In this guest post, we introduce Rebase, a Firebase-like backend service that allows you to store and synchronize data in online/offline modes, push notifications and provides analytics (in near future) for mobile platforms.
Rebase was first deployed to run on Amazon AWS. However due to performance and cost reasons, we soon migrated it to run on Joyent’s Triton Cloud. We share performance benchmarks for Rebase on Joyent Triton vs. Amazon AWS, which served as our key decision metric.
Rebase
Recently, we developed a container-based real-time database for Samsung IoT applications, called Rebase. It uses event-driven model to notify changes among clients, stores data as JSON objects in a K/V databases. It also provides easy-to-use RESTful APIs and client libraries that accessible to cross-platforms such as iOS and Android in form of SDKs. With Rebase, developers can focus on core functionality and not have to worry about the infrastructure running the backend services.
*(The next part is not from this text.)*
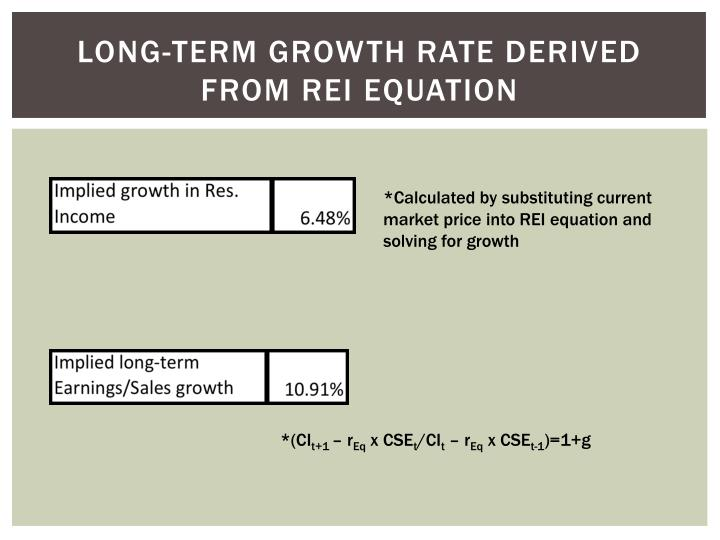 Long-term growth rate derived from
Below is a reference architecture for Rebase. It has the following key components:
Rebase backend container stack
NGINX, Node.js, and Standalone Redis
We adopted NginX, Node.js, and Redis as a backend servers. Node.js is a JavaScript runtime environment that processes incoming requests asynchronously in a loop, called event loop. It has an event-driven and non-blocking I/O model, thus it allows handling large throughput of data and building scalable applications. NginX is used as a load balancer, and the standalone Redis is used for message queueing and asynchronous messaging.
Redis and HBase Cluster
For the persistent storage, we reviewed NoSQLs and K/V stores such as Redis, HBase, and MongoDB. MongoDB isn't suitable for the time-series workloads. Redis is very fast but it has limited scalability and persistency capabilities. HBase is column-oriented K/V store that allows horizontal scalability, and allows to store not only JSON object itself but also parsed columns for fast columnar scan. So, we decided to use the sharded Redis cluster as cache storage, and the HBase as persistent storage.
Programming Interface
Rebase's client SDK is very similar to the Google's Firebase. It provides basic CRUD operations and stream subscriptions APIs. For example, chatting app synchronization can be written like the following:
var setMessage = function(data) {
var val = data.val();
this.displayMessage(data.key, val.name, val.text);
}.bind(this);
// Loads the last 3 messages and listen for new ones.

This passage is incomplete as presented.